Die haben sich etwas besseres gefunden. Das Marketing liefert minderwertige Adresse im Vergleich zu früher... Die Vertriebsmitarbeiter haben dadurch mehr Arbeit und verkaufen weniger. Dann wurden die Provisionen der Vertriebsmitarbeiter gekürzt. Normalerweise wer länger im Unternehmen bleibt, sollte eigentlich ehr mehr Geld und nicht weniger Geld bekommen. Das ist ja auch toll. Im Arbeitsvertrag bezieht man sich auf die Provisionstabelle. Die ändert man halt immer nach Bedarf. Eine gute Änderung wird super verkauft. Dabei kann man aber halt auch vergessen, dass die anderen Änderungen ehr nachteilig sind. Aber was will man machen. akzeptieren oder gehen. Bisher jeder, der mit dem Vorstand sich angelegt hat war danach nicht mehr im Unternehmen. Den Betriebsrat fragen. Da kann man lange suchen. Wer das Wort ausspricht, der ist auf der Abschlussliste...
Die wirklich guten Vertriebler sind gegangen.
Anstatt dass man jemand lange einlernt, bekommt der Vertriebler nen Crashkurs. Das war es. Nach 2 Monaten ist er auf eigene beine gestellt Wenn er dann die Leistung nicht bringt, dann ist er „raus“...
Unmöglich gerade in der Ferienzeit die Leistung zu bringen... Wenn auch die Topverkäufer grade mal so 1000 1200 Einheiten haben und der Rest so um die 500-700 Einheiten maximal liegt. Dann kann man nicht erwarten, dass man von dem Jungfleisch, welches unter Welpenschutz steht, dass die hier noch Erfolge im Sommerloch reißen sollen...
Alles in allem vergrault man sich hier einige junge schlaue potentielle Mitarbeiter. Anstatt dass man sie mal 6 Monate mitträgt, heuert man lieber mal wieder 3 neue an, zahlt ihnen 2 Wochen in ein Low Budget Hotel in Gersthofen, bringt ihnen die Basics bei und lässt sie auf die Menschheit los....
In der Hoffnung, dass hier ein Topverkäufer dabei ist...
Das Rad dreht sich. Man vergisst hier aber, das viele motiviert waren, es auch geschafft hätten. Die machen sich dann selbstständig, habe das System Impuls kopiert und werden alleine erfolgreich... Hier sind die Provisionen höher und man muss wenn man das Impulsive System anwendet nur 1-2 Versicherungen im Monat verkaufen, dann hat man schon ordentlich ausgesorgt für den Monat. Da klappt das System dann auch einwandfrei...
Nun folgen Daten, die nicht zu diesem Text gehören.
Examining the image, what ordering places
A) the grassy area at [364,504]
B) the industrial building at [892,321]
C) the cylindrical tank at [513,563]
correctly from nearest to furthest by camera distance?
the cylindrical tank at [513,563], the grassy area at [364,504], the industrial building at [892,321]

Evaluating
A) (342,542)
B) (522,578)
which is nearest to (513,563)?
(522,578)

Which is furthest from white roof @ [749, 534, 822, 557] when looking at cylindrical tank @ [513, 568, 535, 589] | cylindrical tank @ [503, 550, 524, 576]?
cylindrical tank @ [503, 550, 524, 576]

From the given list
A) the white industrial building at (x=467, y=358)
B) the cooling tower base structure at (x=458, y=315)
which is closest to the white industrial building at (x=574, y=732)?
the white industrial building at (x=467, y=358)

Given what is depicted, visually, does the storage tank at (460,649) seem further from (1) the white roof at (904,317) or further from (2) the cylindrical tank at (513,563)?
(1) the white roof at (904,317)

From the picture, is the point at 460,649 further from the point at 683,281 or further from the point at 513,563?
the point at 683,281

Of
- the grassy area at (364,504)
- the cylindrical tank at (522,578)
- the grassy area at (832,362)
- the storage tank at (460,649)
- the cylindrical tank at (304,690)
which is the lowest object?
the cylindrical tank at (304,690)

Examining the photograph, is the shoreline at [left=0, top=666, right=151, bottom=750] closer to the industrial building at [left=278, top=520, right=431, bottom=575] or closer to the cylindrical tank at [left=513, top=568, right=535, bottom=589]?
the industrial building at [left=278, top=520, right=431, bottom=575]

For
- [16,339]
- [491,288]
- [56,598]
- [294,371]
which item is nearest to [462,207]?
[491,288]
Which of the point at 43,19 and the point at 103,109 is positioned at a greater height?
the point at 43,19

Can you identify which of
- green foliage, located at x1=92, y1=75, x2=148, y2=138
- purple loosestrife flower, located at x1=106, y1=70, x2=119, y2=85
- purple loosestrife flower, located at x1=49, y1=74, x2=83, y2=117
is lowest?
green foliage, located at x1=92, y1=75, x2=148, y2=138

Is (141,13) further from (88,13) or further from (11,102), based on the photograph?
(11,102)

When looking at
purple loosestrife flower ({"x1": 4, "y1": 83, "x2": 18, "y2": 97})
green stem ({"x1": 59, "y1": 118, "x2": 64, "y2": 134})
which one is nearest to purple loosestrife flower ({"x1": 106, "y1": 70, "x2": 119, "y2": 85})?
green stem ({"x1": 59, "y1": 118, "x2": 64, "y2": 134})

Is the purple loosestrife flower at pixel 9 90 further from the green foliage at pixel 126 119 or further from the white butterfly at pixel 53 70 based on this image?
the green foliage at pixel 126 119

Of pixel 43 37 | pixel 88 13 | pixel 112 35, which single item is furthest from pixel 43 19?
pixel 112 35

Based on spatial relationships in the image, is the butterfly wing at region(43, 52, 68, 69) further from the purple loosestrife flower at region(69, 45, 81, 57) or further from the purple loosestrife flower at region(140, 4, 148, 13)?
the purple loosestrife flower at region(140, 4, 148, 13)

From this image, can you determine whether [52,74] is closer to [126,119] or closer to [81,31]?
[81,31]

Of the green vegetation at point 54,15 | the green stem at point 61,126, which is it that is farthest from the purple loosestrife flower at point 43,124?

Gehen wir aber mal vom positiven Fall aus, dass der Vertriebler bei Impuls verkauft.

Läuft jetzt alles gut und der Mitarbeiter scheidet aus hat er ja noch Geld im Topf welches er aber natürlich noch nicht sofort ausgezahlt bekommt.
Läuft alles schlecht de läuft alles schlecht lässt der Vertriebspartner maximal 3000 € minus beim Unternehmen.


Die Realität ist das im Schnitt im ja viele Mitarbeiter anfangen und im ersten halben Jahr die meisten wieder gehen oder gegangen werden.
Vertrieb ist natürlich kein Zuckerschlecken und mit Watte wird auch nicht geworfen.

Wer hier denkt er wäre Kundenberater hat den Job nur halb verstanden. Erweiterte Grundlagen im verkäuferischen denken sind auf jeden Fall angebracht.
Alles in allem ist das eine lustige Mischung.

Ich tippe mal so auf circa 20 % der Personen bleiben natürlich auch im Unternehmen. Die anderen gehen früher oder später oder werden gegangen.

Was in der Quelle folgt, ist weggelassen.